= TASK BRIEF =
Look below for the line containing "7) İlaç Gönderilmesi", then write out that line and every line after it to the end, exactly, minus the pictures.

= THE DATA =

---------------

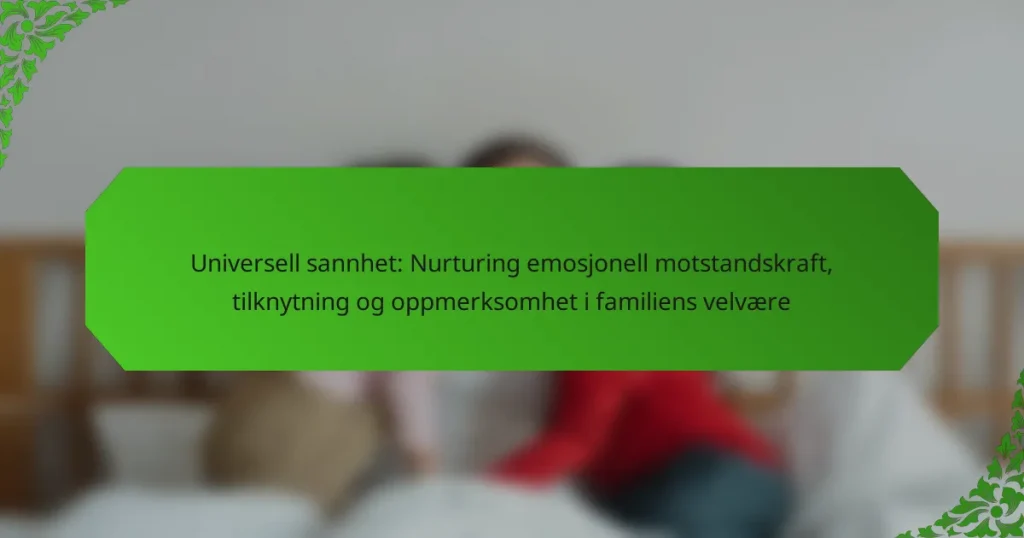 Universell sannhet: Nurturing emosjonell motstandskraft, tilknytning og oppmerksomhet i familiens velvære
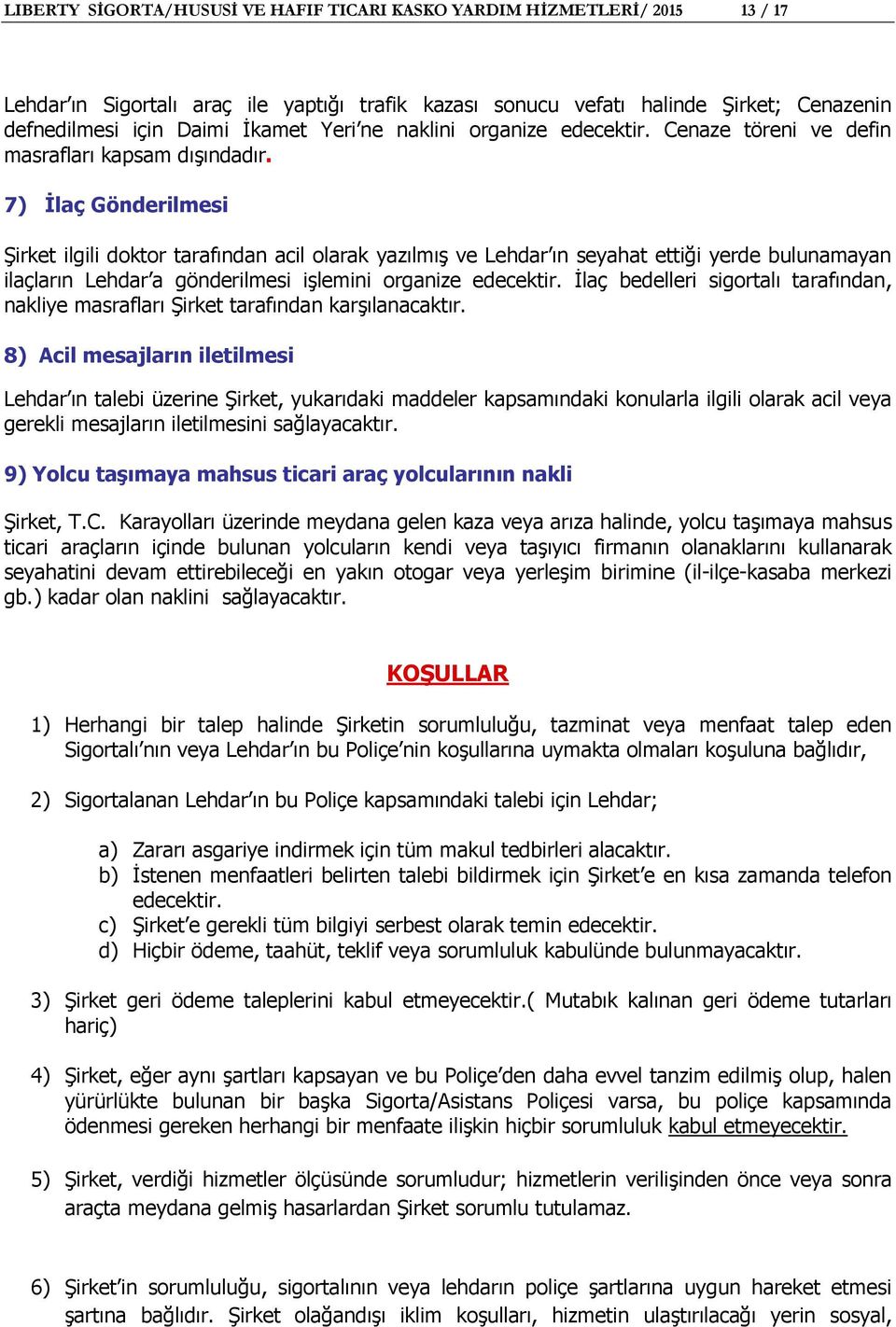 7) İlaç Gönderilmesi Şirket ilgili doktor tarafından acil olarak yazılmış ve Lehdar ın seyahat ettiği yerde bulunamayan ilaçların Lehdar a gönderilmesi işlemini organize edecektir.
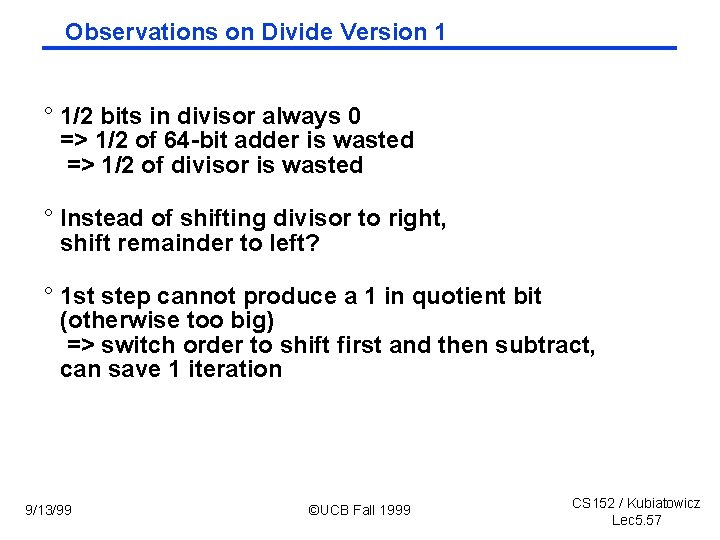 Observations on Divide Version 1 ° 1/2 bits in divisor always 0 => 1/2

---------------

= EXERCISE ANSWER =
 7) İlaç Gönderilmesi Şirket ilgili doktor tarafından acil olarak yazılmış ve Lehdar ın seyahat ettiği yerde bulunamayan ilaçların Lehdar a gönderilmesi işlemini organize edecektir.
 Observations on Divide Version 1 ° 1/2 bits in divisor always 0 => 1/2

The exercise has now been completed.